Il y a toujours eu une tentation d’adapter Marx au présent. Quand le mur de Berlin est tombé, faisant apparaître la question du développement du Sud, on a dépeint Marx en théoricien des pays en développement ; quand les crises financières se sont multipliées, on a dépeint Marx en théoricien des crises financières ; maintenant, on le dépeint en proto-écologiste. C’est un auteur qui est si extraordinairement puissant que l’on est très vite tenté de le rendre contemporain — certaines fois pour le meilleur, d’autres fois, cela ne fonctionne tout simplement pas. Marx est un auteur intéressant pour penser l’écologie, non pas parce qu’il aurait donné des leçons déterminantes à ce sujet et qu’il y aurait un cœur vert sous l’enveloppe rouge, mais plutôt parce que les contradictions internes de la pensée de Marx — et par là je ne veux pas parler des contradictions dialectiques qu’il relève, mais ses contradictions à lui — sont pour une bonne partie des contradictions écologiques. Rappelons d’abord qu’au XIXe siècle, l’écologie ça ne veut pas dire grand-chose encore. Il y a bien une idée de durabilité des activités productives, comme vient de le montrer Paul Warde7, une idée de bon usage de la terre, promue d’ailleurs par les libéraux. Parallèlement, les premières notions de la science des systèmes vivants commencent à peine à se mettre en place : on est encore dans une nature mécanique, muette, pas encore dans la nature animée et active de l’écologie moderne. Lorsque Marx, à la fin de sa vie, s’intéresse à la chimie agricole de Liebig, c’est d’ailleurs moins pour souligner l’épuisement dramatique des sols provoqué par l’agriculture industrielle que pour accompagner le mouvement consistant à compenser par la science les défauts de la restitution organique.

« Marx ne peut pas admettre qu’un mouvement de protection légitime des rapports à la terre est une composante du cahier des charges socialistes. »

Mais le plus intéressant, c’est l’attitude de Marx à l’égard de la question agraire. C’est là que ses contradictions se manifestent. On sait que les premiers textes de Marx, en 1842, portent sur le « Vol de bois », c’est-à-dire sur le conflit entre la petite paysannerie, qui allait glaner dans la forêt quelques moyens de subsistance (de chauffage, en l’occurrence), et les propriétaires terriens, qui voulaient mettre fin à ces pratiques en les criminalisant. À ce moment-là, Marx apporte son soutien à des pratiques qui ne sont pas inscrites dans le droit positif mais tiennent à la coutume, à l’officieux, et surtout qui ne sont pas orientées par un projet d’exploitation réglée du monde physique ayant pour fin la constitution d’une société modernisée. Bref, il fait de la paysannerie un groupe social dépositaire d’une tradition morale et juridique basée sur le commun — ce que Thompson va appeler des « économies morales » —, qui est importante pour résister au régime d’appropriation de la valeur propre au capitalisme. Plus tard, dans d’autres écrits, comme dans Le 18 Brumaire de Louis Bonaparte, il dresse un portrait extrêmement violent de la paysannerie française. Il la dépeint comme un ensemble d’individualités engluées dans les archaïsmes sociaux, incapables de suivre le mouvement historique incarné par le socialisme républicain. Cette accusation tient au fait que les paysans étaient jugés responsables de l’arrivée au pouvoir de Louis Bonaparte après l’épisode révolutionnaire de 1848. Marx explique que les paysans vivent dans des cellules familiales isolées les unes des autres et sont dès lors incapables de développer la culture intellectuelle et politique nécessaire à la mobilisation politique — contrairement aux ouvriers.

Enregistrements issus d'un jeu de données
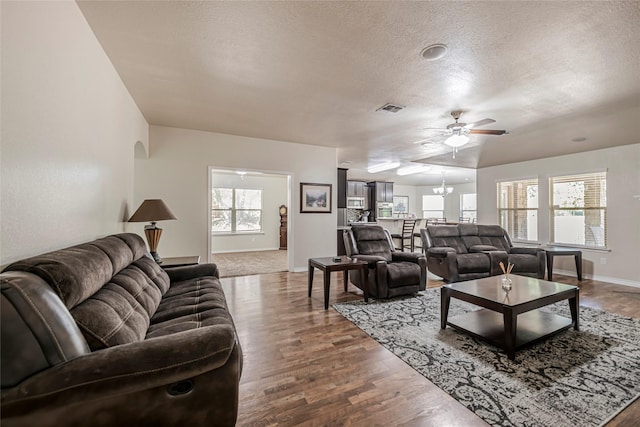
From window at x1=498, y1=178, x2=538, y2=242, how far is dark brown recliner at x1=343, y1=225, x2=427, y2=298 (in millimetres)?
4195

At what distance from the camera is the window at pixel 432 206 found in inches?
503

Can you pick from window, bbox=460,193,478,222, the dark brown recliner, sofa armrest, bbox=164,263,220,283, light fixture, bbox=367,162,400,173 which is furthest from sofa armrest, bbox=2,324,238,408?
window, bbox=460,193,478,222

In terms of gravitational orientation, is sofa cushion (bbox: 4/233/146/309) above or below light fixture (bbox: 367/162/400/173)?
below

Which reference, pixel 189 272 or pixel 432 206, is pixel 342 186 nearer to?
pixel 189 272

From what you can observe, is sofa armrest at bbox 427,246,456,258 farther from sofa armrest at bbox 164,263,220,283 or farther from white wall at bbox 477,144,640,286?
sofa armrest at bbox 164,263,220,283

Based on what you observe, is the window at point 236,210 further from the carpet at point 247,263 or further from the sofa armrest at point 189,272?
the sofa armrest at point 189,272

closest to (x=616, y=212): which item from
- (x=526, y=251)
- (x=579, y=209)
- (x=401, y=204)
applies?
(x=579, y=209)

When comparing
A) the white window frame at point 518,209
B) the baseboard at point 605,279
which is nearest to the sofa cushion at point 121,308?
the baseboard at point 605,279

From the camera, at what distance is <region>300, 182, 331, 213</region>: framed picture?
5.63 m

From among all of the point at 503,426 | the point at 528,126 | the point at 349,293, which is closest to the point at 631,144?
the point at 528,126

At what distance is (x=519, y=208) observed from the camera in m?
6.65

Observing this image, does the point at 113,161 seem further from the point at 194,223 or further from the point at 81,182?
the point at 194,223

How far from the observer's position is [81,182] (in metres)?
2.03

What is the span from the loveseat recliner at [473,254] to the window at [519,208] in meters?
1.53
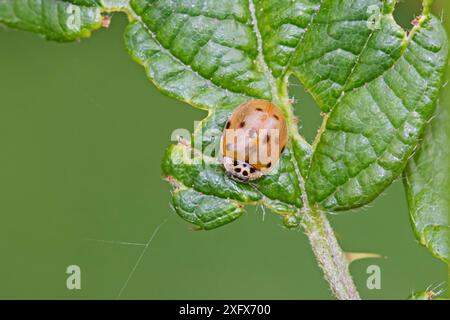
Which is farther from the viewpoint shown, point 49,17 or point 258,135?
point 258,135

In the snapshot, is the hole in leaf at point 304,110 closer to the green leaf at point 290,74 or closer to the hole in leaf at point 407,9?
the green leaf at point 290,74

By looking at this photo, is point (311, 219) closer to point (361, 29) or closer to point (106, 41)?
point (361, 29)

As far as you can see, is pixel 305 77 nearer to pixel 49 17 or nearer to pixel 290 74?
pixel 290 74

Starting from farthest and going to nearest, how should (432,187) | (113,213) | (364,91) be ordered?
1. (113,213)
2. (432,187)
3. (364,91)

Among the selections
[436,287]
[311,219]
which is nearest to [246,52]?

Exercices:
• 1. Repérez dans les enregistrements chaque ligne qui contient la chaîne « nearest », en tenant compte de la casse, et recopiez chacune de ces lignes.
• 2. Prolongez le passage sur Marx et l'écologie en reprenant juste après sa dernière phrase.
Le passage et les enregistrements proviennent de sources distinctes.

Réponses ci-dessous:
• 1.
which is nearest to the sofa cushion at point 121,308?
Starting from farthest and going to nearest, how should (432,187) | (113,213) | (364,91) be ordered?
which is nearest to [246,52]?

• 2.
Rappelez peut-être pourquoi au lecteur.

Parce qu’il ne sont même pas assez touchés par les échanges marchands capitalistes pour devenir des prolétaires de la terre. Alors c’est une terrible tension ! Est-ce que les paysans, par leur archaïsme, sont les dépositaires d’une tradition qui permet de résister à l’avènement du capitalisme en maintenant des communs, ou est-ce qu’ils sont un bastion conservateur parce qu’ils sont liés à leur terre et à leur terroir, parce qu’ils veulent un chef charismatique pour les protéger ? Il n’y a pas de résolution de ce problème chez Marx. C’est tout à fait révélateur : il ne semble pas avoir la capacité de lier l’évolution des rapports au territoire, via la propriété privée et les nouvelles techniques agricoles, avec le destin des sociétés modernes. Il ne peut pas admettre qu’un mouvement de protection légitime des rapports à la terre est une composante du cahier des charges socialistes. Cette tâche théorique, qu’il ouvre sans la refermer, Polanyi la reprendra en des termes qui me semblent plus efficaces.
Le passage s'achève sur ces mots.